The consortium, after receiving no meaningful support from the unions or, more particularly, institutional shareholders, subsequently sold their relatively modest shareholding at a substantial profit but the ill-feelings linger.
Only last week Qantas’ chairman, Leigh Clifford, said he and “a lot of people in Qantas” had been disappointed by what happened last year, saying it was inappropriate for past executives to be speaking to shareholders and unions and heavily criticising their former employer’s strategy.
Qantas, in announcing it would pull its funding from Tourism Australia, said it would re-direct it to state tourism bodies and the deal with New South Wales, under which the airline and the state will jointly fund the three-year program, makes good on that threat.
While Virgin Australia was quick to double its contribution to Tourism Australia, from $6 million to $12 million over three years, the loss of Qantas’ funding will impact the national body it had supported for decades.
Virgin has alliances with Etihad Airways, Singapore Airlines, Air New Zealand and Delta Airlines so it is conceivable that over time Tourism Australia could end up heavily supported by and supporting Qantas’ main rivals.
The Qantas support for Tourism Australia has been linked to the decisions of successive federal governments to deny Singapore’s long-term lobbying efforts to try to obtain ‘fifth freedom’ rights that would enable it to fly via Australia onto the trans-Pacific route that has been a lucrative route for Qantas, adding Australian passengers in competition with Qantas in the process.
So far, however, there has been no suggestion that the breakdown in the relationship between Qantas and Tourism Australia has altered the federal government’s position on those rights.
The irony of the ginger group’s attempt to destabilise Joyce and his Emirates alliance strategy last year is that, whether through their efforts or, more likely, the progress of the alliance through to its approval by the ACCC, the Qantas share price rocketed along.
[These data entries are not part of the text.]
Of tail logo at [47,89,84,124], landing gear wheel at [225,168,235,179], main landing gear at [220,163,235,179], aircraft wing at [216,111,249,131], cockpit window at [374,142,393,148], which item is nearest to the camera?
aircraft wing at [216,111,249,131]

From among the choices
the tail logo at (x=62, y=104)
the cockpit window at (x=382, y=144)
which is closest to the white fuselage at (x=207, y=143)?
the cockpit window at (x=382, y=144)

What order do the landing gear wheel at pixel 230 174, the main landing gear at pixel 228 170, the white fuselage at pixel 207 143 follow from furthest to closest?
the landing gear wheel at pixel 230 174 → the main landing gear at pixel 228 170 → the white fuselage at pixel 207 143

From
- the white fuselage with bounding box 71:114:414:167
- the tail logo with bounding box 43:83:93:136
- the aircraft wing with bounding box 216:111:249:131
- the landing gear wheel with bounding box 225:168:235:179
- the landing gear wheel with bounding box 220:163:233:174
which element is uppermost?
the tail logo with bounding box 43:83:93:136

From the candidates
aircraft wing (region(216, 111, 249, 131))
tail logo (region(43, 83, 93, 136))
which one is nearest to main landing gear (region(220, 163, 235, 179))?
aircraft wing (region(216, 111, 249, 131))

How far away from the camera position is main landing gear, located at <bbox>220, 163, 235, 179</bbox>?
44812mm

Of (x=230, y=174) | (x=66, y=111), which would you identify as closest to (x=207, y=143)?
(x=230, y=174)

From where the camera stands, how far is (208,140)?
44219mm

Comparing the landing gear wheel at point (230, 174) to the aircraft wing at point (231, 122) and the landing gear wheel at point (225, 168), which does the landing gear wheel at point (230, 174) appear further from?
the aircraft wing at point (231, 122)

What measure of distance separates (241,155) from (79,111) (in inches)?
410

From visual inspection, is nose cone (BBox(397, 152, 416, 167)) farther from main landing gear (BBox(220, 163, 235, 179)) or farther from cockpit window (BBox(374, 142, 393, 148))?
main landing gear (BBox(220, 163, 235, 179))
That enabled it to walk away with a handsome profit.
After bottoming out at just under $1 a share last year Qantas shares have risen steadily in line with the progress of the alliance, with a recent peak above $1.80 a share earlier this month.
The group’s institutional investors are very supportive of the alliance, which Qantas has said has already sparked a major surge in forward bookings, believing it is a key element of Joyce’s attempt to return Qantas’ loss-making international business to profitability.
Apart from opening up a multitude of routes into Europe the alliance is enabling Qantas to re-deploy capacity into Asia on schedules that are tailored to business travel into and out of the region rather than as a comfort stop on the flight path to London.